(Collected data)
——
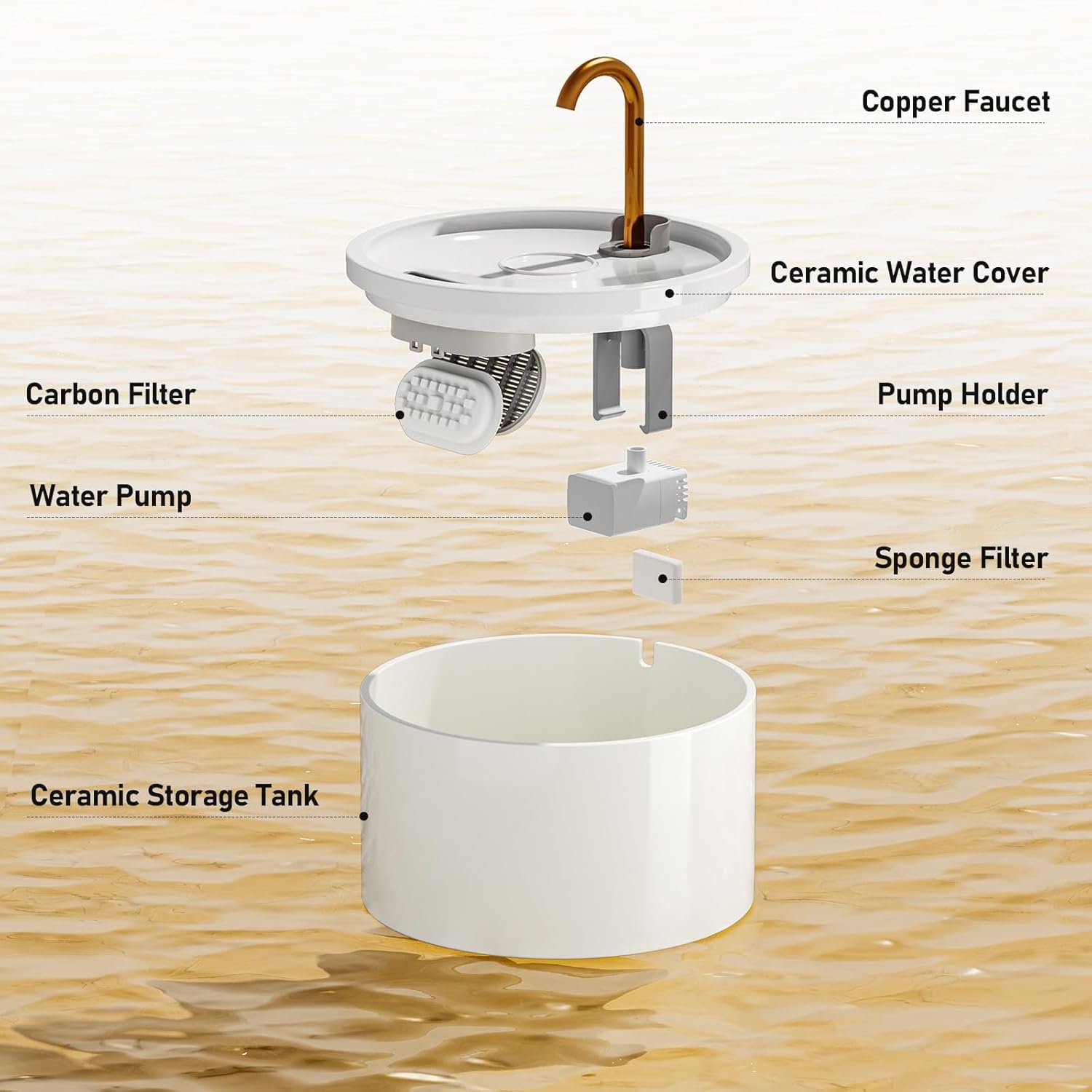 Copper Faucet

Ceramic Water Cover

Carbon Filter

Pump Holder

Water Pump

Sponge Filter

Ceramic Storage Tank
——
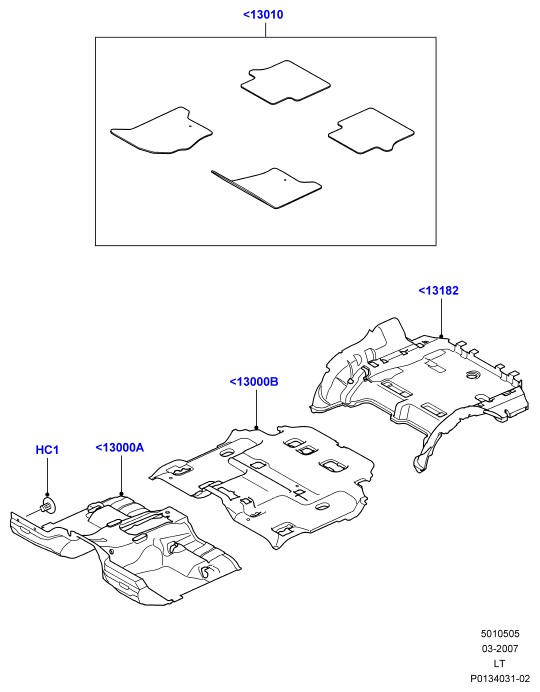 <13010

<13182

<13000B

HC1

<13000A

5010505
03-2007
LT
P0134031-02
——
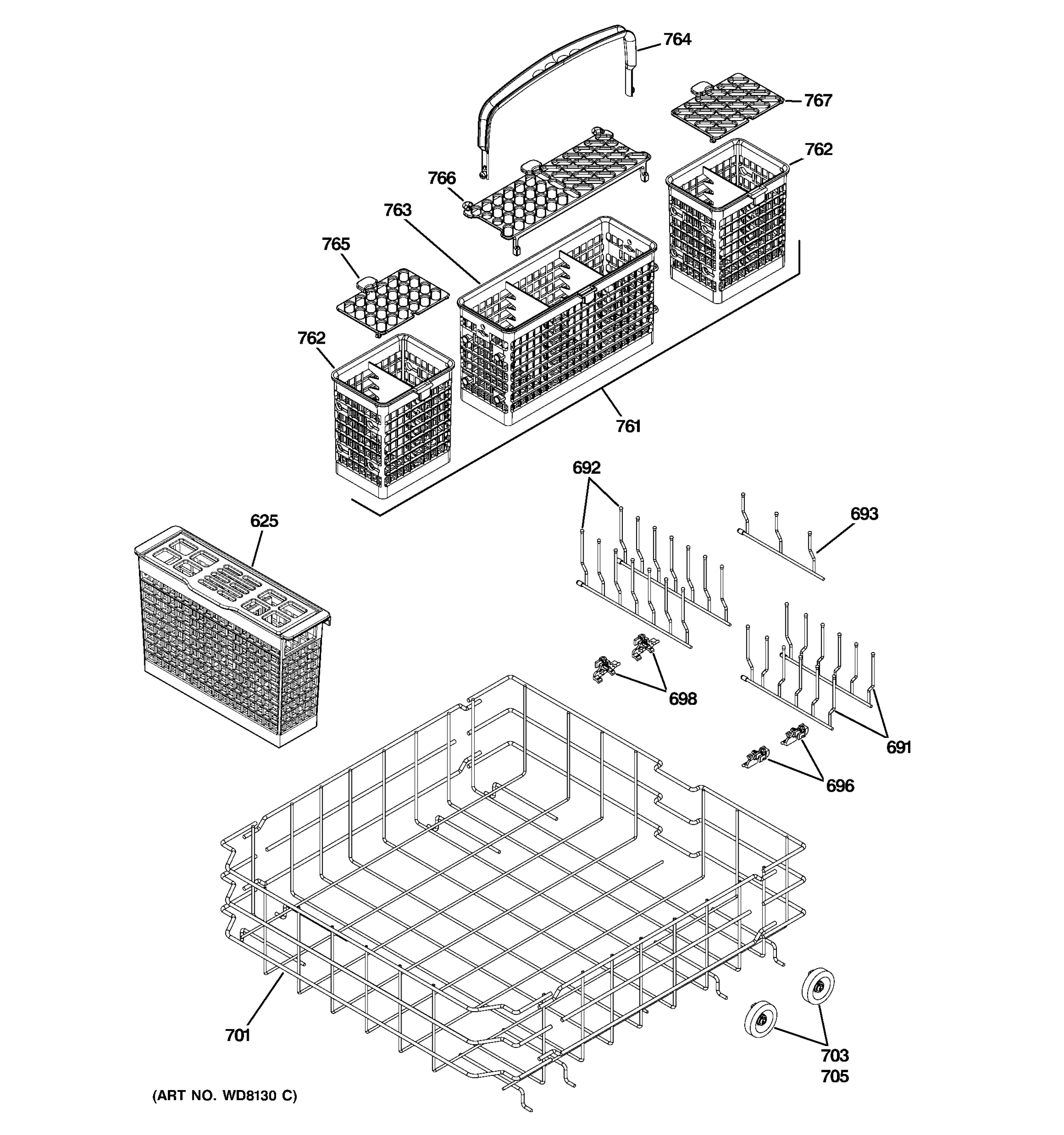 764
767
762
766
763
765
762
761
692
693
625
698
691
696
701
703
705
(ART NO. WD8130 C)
——
In the records above, find the line with "Copper Faucet" and the line with "Ceramic Storage Tank"; please transcribe exactly those two lines and all lines between them, omitting any picture.

# Expected answer:
 Copper Faucet

Ceramic Water Cover

Carbon Filter

Pump Holder

Water Pump

Sponge Filter

Ceramic Storage Tank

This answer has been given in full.